There should be no need to change any of this default values besides maybe docker_storage_driver. If you don’t use my Docker role pay attention to set at least the last four default settings mentioned above correct. As usual place the variables in group_vars/k8s.yml if you want to change variables. Add the role to our playbook file k8s.yml e.g.:

-
  hosts: k8s:children
  roles:
    -
      role: githubixx.docker
      tags: role-docker

A word about docker_storage_driver: Since we use Ubuntu 16.04 at Scaleway we should have already a very recent kernel running (at time of writing this blog post it was kernel 4.14.x on my VPS instance). It makes sense to use a recent kernel for Docker in general. I recommend to use a kernel >=4.14.x if possible. Verify that you have overlayfs filesystem available on your worker instances (execute cat /proc/filesystems | grep overlay. If you see an output you should be fine). If the kernel module isn’t compiled into the kernel you can normally load it via modprobe -v overlay (-v gives us a little bit more information). We’ll configure Docker to use overlayfs by default because it’s one of the best choises (Docker 1.13.x started to use overlayfs by default if available). But you can change the storage driver via the docker_storage_driver variable if you like. Again: Use kernel >=4.14.x if possible!

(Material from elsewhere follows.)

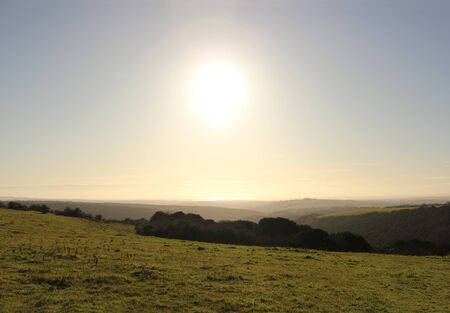 A view from Butser Hill towards the Isle of Wight, with the Solent shining on the horizon. Фото со стока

Now you can roll out Docker role on all nodes using

ansible-playbook --tags=role-docker k8s.yml

In part 6 we installed Kubernetes API server, Scheduler and Controller manager on the controller nodes. For the worker I’ve also prepared a Ansible role which installes Kubernetes worker. The Kubernetes part of a worker node needs a kubelet and a kube-proxy daemon. The worker do the “real” work. They run the pods and the Docker container. So in production and if you do real work it won’t hurt if you choose bigger iron for the worker hosts ;-) The kubelet is responsible to create a pod/container on a worker node if the scheduler had choosen that node to run a pod on. The kube-proxy cares about routes. E.g. if a pod or a service was added kube-proxy takes care to update routing rules in iptables accordingly.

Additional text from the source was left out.